● DESCRIPTION OF THE TASK
Extend the news story about Nigel Hayes and Marnie's family, starting right after its last sentence.

[[ DOCUMENT SECTION, beginning ]]

He’s planning his own funeral. At Christmas.
“My kids, they don’t want Christmas presents,” Marnie says, her voice cracking. “They said, ‘If we get Christmas presents, we want to bring them to the children’s cancer center.’ My kids — no family deserves this. But Nigel made those days (ones) that they didn’t have to worry about anything.”
“It’s not the material things you get them or what you can buy for them,” Hayes says. “It’s just the amount of time you give people that really touches them.”
“It’s been a roller coaster,” Marnie says. “But when he was with Brad and with the kids, it had nothing to do with sports unless my kids asked. It had nothing to do with Nigel. Not one thing. It was all the kids, it was all Brad. It was to make them happy. It had nothing to do with the media, it had nothing to do with (Hayes) trying to get a reputation or anything. It was just him as a person, not him as a basketball player, not him as a whatever. It was just him (being) an all-around amazing person.”
Jacob’s ninth birthday is Dec. 27. All Marnie asks of Santa, asks of anyone, is that Dad can be there. That Dad makes it.

[[ DOCUMENT SECTION, end ]]
[[ INPUT DATA, beginning ]]

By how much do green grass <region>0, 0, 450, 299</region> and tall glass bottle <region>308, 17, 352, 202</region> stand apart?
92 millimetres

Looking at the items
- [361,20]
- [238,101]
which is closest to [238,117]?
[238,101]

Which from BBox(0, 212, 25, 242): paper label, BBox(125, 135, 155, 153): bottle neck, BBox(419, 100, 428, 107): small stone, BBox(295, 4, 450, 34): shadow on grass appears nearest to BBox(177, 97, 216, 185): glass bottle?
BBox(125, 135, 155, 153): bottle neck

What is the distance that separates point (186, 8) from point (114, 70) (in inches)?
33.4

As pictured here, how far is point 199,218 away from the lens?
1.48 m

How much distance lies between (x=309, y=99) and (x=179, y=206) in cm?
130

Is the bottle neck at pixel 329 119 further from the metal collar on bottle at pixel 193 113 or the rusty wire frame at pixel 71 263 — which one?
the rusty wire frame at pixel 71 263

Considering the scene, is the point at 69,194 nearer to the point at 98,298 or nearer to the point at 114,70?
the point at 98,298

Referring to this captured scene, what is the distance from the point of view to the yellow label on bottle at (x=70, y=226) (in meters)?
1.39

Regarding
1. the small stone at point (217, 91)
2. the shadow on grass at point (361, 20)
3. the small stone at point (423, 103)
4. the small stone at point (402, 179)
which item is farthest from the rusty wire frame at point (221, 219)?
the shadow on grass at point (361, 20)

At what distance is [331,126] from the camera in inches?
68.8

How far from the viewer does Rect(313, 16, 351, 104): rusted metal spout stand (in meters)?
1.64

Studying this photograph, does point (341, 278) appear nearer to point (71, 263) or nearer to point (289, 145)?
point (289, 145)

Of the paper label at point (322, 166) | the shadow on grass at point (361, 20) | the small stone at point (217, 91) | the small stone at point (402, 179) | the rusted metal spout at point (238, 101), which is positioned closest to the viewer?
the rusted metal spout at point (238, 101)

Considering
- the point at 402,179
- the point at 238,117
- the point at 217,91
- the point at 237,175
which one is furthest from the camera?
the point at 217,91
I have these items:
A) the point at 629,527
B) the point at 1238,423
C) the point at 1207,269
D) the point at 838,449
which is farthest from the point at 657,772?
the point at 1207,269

[[ INPUT DATA, end ]]
[[ INPUT DATA, beginning ]]

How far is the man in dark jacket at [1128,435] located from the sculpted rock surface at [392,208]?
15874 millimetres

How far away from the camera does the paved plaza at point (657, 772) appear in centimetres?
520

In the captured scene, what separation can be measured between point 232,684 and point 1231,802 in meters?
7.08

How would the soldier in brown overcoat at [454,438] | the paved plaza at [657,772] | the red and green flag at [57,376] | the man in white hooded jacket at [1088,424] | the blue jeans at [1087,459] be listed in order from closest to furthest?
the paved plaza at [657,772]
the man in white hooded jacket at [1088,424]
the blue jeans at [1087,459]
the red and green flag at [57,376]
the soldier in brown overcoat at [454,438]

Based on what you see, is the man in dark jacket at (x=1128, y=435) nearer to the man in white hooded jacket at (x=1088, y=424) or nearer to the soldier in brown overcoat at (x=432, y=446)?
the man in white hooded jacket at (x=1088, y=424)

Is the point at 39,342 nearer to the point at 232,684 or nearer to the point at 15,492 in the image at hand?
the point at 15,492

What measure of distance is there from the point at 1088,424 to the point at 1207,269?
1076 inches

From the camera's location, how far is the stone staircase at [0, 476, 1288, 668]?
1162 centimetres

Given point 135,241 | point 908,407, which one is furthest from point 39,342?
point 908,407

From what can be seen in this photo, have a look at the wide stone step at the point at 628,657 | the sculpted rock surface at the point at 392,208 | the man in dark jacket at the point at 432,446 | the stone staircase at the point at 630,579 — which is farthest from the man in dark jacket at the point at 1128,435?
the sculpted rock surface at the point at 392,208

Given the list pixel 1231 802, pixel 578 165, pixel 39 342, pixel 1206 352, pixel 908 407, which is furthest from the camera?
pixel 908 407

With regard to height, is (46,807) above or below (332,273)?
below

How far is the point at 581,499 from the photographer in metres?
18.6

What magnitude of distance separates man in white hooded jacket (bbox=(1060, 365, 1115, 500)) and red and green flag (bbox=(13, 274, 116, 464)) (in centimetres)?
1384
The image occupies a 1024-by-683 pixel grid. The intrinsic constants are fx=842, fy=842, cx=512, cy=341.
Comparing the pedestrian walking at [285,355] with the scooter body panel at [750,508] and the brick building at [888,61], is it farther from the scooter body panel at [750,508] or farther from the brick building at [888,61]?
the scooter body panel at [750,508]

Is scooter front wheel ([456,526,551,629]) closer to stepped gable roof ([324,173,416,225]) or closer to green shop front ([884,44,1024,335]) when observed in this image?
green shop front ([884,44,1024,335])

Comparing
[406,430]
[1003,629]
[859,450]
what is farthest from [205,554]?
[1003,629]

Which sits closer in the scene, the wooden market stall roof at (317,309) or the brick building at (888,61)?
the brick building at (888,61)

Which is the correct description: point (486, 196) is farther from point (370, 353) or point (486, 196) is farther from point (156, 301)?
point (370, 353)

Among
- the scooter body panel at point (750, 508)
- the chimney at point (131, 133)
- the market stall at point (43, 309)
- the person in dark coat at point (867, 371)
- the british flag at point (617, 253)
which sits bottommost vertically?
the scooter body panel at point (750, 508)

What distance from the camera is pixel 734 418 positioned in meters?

[[ INPUT DATA, end ]]
[[ INPUT DATA, beginning ]]

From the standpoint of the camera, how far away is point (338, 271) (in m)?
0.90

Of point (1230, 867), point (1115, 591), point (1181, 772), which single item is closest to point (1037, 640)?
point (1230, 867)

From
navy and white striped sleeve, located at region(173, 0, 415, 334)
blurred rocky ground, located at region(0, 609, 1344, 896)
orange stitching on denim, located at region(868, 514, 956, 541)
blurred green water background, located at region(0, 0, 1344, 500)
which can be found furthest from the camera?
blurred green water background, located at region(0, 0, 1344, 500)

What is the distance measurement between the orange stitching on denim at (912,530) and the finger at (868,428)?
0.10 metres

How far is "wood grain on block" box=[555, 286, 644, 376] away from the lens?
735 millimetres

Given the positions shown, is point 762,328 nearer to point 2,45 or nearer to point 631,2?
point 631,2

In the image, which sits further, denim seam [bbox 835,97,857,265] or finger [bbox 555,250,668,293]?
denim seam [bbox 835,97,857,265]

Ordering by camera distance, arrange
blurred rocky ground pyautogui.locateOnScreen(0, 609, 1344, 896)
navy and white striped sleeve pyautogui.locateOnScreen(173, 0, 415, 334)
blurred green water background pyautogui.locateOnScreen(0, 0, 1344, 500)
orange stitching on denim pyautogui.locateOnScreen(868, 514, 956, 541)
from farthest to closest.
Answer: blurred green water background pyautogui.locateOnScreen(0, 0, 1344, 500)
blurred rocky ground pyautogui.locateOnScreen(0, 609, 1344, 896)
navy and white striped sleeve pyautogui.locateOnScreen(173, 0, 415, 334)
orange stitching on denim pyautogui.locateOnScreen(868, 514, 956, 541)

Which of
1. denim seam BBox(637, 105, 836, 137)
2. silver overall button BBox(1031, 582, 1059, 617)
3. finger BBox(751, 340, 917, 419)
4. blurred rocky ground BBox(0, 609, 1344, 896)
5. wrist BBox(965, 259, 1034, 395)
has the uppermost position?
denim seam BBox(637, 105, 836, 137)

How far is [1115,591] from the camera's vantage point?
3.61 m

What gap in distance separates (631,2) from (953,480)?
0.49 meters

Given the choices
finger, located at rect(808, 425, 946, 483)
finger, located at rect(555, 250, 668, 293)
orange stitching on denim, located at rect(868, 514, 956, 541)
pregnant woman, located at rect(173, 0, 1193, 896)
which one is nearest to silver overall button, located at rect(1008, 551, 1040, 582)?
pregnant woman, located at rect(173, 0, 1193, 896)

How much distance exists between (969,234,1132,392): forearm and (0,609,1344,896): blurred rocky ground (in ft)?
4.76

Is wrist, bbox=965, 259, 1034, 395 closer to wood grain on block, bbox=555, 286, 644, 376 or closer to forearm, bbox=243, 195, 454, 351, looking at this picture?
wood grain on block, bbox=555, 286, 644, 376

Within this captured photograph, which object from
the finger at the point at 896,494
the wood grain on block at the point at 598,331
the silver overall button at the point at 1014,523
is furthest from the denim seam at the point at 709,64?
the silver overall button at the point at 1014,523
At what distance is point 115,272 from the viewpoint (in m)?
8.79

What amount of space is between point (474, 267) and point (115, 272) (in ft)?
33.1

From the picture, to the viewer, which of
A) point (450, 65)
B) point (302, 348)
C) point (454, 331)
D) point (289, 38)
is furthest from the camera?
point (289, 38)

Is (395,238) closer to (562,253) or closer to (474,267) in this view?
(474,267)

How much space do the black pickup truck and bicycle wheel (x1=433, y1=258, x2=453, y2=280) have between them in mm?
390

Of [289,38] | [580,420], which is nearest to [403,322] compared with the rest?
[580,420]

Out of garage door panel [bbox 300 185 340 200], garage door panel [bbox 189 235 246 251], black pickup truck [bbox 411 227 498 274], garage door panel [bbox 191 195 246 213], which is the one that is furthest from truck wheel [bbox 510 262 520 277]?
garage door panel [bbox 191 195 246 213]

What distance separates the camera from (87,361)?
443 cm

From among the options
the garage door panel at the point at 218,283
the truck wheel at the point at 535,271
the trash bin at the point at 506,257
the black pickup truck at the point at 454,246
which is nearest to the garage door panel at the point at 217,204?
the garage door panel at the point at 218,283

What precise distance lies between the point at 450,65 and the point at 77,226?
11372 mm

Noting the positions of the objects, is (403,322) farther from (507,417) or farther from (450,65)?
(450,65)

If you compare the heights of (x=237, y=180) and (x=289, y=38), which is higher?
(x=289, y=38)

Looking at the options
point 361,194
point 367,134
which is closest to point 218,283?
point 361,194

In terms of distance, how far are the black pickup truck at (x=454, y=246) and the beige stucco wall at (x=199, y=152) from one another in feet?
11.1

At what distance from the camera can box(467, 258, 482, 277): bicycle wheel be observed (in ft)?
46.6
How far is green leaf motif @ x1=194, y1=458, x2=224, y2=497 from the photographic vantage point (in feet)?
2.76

[[ INPUT DATA, end ]]

● RESPONSE BOX
“If anybody deserves a Christmas miracle, I think (we) deserve one right now,” she says. “With everything going on and (with) us, it not being such a happy time … and Christmas is supposed to be happy, Christmas is supposed to be about family getting together and not family worrying about how they’re going to pay for a funeral. My kids shouldn’t have to worry about losing their dad.
“(He) made it memorable. Nigel made it better for them. And made it a little easier to deal with what’s going on …”
The voice cracks again. It trails off, softly.
“Even if it was just for two days that he’s been with (Brad), those two days, my kids didn’t have to worry about losing their dad. That was the last thing on their mind. And I will never be able to repay Nigel for that.”